Although the parties initially discussed a plan for proceeding on that temporary restraining order motion and submitted a jointly signed proposed briefing schedule to Boasberg, the FTC then went to O’Connor, asking him to issue his own TRO blocking WPATH from continuing its challenge to the Texas case before Boasberg.
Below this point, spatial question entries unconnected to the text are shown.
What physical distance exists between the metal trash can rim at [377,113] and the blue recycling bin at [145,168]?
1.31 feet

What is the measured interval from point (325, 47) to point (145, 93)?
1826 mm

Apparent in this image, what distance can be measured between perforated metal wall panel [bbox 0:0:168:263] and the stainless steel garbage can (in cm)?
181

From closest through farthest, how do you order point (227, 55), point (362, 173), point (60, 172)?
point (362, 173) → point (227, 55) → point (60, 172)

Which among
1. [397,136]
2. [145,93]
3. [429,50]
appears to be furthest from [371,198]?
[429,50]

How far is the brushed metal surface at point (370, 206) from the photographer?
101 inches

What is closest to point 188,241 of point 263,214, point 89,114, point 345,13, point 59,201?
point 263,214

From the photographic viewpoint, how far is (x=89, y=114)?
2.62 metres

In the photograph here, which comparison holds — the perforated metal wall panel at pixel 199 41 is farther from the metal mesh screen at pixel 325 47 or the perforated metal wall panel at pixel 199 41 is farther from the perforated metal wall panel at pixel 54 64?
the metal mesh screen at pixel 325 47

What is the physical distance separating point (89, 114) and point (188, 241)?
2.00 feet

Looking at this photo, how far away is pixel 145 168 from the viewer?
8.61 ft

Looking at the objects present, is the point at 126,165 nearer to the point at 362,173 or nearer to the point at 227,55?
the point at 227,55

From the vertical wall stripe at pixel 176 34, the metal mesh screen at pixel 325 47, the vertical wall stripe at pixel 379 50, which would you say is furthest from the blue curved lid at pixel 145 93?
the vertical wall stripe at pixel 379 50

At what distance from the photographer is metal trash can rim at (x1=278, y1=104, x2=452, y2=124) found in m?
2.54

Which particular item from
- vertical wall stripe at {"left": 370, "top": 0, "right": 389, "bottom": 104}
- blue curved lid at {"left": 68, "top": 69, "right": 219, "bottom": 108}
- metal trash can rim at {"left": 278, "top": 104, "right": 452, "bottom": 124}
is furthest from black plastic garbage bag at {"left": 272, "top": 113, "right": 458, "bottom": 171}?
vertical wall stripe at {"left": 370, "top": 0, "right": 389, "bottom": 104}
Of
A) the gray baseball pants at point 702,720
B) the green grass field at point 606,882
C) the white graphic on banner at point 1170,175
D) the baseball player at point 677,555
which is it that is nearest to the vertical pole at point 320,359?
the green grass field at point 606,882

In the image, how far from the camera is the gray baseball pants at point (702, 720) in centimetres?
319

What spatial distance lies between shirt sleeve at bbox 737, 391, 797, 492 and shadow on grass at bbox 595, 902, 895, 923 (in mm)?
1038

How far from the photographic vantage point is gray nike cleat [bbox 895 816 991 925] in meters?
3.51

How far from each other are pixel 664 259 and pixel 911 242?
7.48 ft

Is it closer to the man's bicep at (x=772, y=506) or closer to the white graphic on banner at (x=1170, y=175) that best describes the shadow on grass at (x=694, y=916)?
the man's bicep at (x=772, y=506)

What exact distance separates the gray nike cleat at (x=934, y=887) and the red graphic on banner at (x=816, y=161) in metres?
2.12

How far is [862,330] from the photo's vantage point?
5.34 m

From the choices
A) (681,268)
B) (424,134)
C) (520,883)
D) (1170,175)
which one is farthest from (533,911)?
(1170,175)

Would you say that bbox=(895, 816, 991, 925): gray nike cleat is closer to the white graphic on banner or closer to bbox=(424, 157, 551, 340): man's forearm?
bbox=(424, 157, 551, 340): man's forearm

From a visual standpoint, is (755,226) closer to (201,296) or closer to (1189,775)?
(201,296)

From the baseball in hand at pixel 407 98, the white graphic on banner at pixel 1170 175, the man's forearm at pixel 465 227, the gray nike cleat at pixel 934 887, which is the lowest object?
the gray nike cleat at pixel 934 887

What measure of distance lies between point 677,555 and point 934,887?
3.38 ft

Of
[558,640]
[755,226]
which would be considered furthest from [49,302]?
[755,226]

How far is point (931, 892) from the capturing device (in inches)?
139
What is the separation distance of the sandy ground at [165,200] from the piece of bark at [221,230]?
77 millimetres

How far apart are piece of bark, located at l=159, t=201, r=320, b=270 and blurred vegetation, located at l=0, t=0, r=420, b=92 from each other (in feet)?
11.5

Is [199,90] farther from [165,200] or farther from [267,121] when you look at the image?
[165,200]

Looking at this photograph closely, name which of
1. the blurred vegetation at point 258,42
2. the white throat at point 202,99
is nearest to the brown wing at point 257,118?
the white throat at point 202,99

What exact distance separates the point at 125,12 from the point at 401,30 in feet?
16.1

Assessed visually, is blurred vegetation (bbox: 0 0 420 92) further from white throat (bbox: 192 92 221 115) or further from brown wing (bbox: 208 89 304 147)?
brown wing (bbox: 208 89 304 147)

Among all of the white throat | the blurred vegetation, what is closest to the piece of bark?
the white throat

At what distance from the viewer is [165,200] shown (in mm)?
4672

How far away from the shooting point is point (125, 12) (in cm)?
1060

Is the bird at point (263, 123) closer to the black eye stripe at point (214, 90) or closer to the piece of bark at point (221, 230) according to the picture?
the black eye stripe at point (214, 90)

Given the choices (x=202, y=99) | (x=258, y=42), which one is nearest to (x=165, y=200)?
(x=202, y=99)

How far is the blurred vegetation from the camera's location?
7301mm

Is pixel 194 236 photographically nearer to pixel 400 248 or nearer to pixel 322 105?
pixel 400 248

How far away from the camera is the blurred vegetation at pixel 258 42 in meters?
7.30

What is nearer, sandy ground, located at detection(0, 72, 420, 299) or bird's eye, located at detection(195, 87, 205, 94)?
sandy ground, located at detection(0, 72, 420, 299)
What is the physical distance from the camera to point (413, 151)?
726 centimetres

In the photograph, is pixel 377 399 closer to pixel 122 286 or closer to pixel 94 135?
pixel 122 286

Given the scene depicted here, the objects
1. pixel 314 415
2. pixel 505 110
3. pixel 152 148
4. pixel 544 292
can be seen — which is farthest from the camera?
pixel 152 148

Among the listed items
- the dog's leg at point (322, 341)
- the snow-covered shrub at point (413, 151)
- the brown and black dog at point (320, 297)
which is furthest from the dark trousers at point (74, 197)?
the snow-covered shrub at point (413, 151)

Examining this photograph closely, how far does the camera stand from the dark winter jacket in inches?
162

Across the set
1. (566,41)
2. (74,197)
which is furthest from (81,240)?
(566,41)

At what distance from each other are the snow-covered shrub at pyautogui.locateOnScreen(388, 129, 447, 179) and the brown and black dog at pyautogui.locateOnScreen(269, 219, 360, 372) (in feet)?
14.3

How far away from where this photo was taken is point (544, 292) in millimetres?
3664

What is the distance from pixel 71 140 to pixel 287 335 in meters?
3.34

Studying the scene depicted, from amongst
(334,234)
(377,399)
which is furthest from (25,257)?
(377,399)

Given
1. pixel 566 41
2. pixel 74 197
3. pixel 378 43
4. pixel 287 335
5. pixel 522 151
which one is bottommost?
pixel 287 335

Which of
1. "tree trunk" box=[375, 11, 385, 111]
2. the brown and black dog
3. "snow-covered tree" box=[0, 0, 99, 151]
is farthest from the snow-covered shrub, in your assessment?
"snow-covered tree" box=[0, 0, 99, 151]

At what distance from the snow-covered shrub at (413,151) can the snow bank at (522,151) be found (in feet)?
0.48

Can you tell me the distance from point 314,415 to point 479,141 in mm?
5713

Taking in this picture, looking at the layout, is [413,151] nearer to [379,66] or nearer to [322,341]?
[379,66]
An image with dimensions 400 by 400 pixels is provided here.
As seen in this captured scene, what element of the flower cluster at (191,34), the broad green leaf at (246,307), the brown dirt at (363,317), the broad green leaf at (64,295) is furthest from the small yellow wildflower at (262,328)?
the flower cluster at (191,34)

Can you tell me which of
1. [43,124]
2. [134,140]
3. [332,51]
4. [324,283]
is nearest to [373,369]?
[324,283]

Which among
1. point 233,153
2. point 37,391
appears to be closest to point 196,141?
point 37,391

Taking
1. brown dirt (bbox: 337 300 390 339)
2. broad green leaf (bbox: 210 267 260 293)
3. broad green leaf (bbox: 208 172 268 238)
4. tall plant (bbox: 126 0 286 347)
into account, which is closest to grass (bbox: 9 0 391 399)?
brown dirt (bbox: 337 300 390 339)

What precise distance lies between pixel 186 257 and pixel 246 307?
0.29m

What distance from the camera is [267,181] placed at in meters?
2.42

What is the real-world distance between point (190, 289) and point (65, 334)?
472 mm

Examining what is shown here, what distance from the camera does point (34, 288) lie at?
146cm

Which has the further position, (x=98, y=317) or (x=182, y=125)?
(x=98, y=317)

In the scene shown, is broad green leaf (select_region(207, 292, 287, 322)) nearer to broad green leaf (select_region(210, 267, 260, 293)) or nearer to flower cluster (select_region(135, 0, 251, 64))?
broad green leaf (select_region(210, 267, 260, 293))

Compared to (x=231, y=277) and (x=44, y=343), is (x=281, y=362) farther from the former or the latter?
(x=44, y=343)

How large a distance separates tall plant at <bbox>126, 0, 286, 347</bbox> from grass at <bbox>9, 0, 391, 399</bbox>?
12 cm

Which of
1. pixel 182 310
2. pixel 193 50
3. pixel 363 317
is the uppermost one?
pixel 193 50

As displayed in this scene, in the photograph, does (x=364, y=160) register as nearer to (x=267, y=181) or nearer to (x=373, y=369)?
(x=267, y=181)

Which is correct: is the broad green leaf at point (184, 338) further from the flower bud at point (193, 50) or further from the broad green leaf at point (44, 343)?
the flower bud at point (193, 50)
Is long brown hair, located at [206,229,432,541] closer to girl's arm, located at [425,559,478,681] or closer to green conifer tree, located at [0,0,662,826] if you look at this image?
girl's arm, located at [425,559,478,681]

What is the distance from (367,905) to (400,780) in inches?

WPATH then filed a second TRO request with Boasberg, noting the FTC’s Texas action.
Ultimately, and as covered previously at Law Dork, Boasberg and O’Connor acted in “consultation” with one another, concluding on July 3 that Boasberg would first consider the June 30 TRO request before O’Connor took further action.
At Thursday’s hearing, Boasberg made it clear that he and, presumably, O’Connor did not appreciate being put in this position, with Boasberg noting that the parties’ actions “left it to [him] and O’Connor” to figure out how to handle the piling of TRO requests.
Ultimately, Boasberg went first, with the FTC filing its opposition to WPATH’s June 30 TRO request on July 6, arguing that “[t]here is no colorable argument that the Enforcement Action [in Texas] is the ‘same’ as the CID Action“ challenged before Boasberg.
At Thursday’s hearing, however, Hayes-Deats countered that if WPATH were to succeed in its case before Boasberg, there would be “nothing left to decide in Fort Worth” because one of their requests in the case is for a ruling that the FTC does not have investigative authority over WPATH.
As such, he explained, the cases are sufficiently duplicative that Boasberg should block the Texas action.
In addition to the irreparable harm question, one of the areas where Cohen got the most traction from Boasberg was with concerns about the implications of a decision here for other agency investigations — even outside of the FTC.
As Boasberg asked Hayes-Deats, if this is allowed here and works for WPATH, would anyone being investigated “go to a favorable forum“ to try and cement in jurisdiction there.
Although Hayes-Deats attempted to note the FTC’s headquarters being in D.C. as a logical reason WPATH brought their lawsuit in D.C., Boasberg countered that it appeared that the decision was “somewhere on the spectrum between gamesmanship, tactics, and strategy.”
When, in rebuttal, Hayes-Deats expressed his concern about the FTC’s “blatant forum shopping” in going to Texas, Boasberg made clear, “I’m not missing that point,” either.
Law Dork will have more on Friday when there is a decision.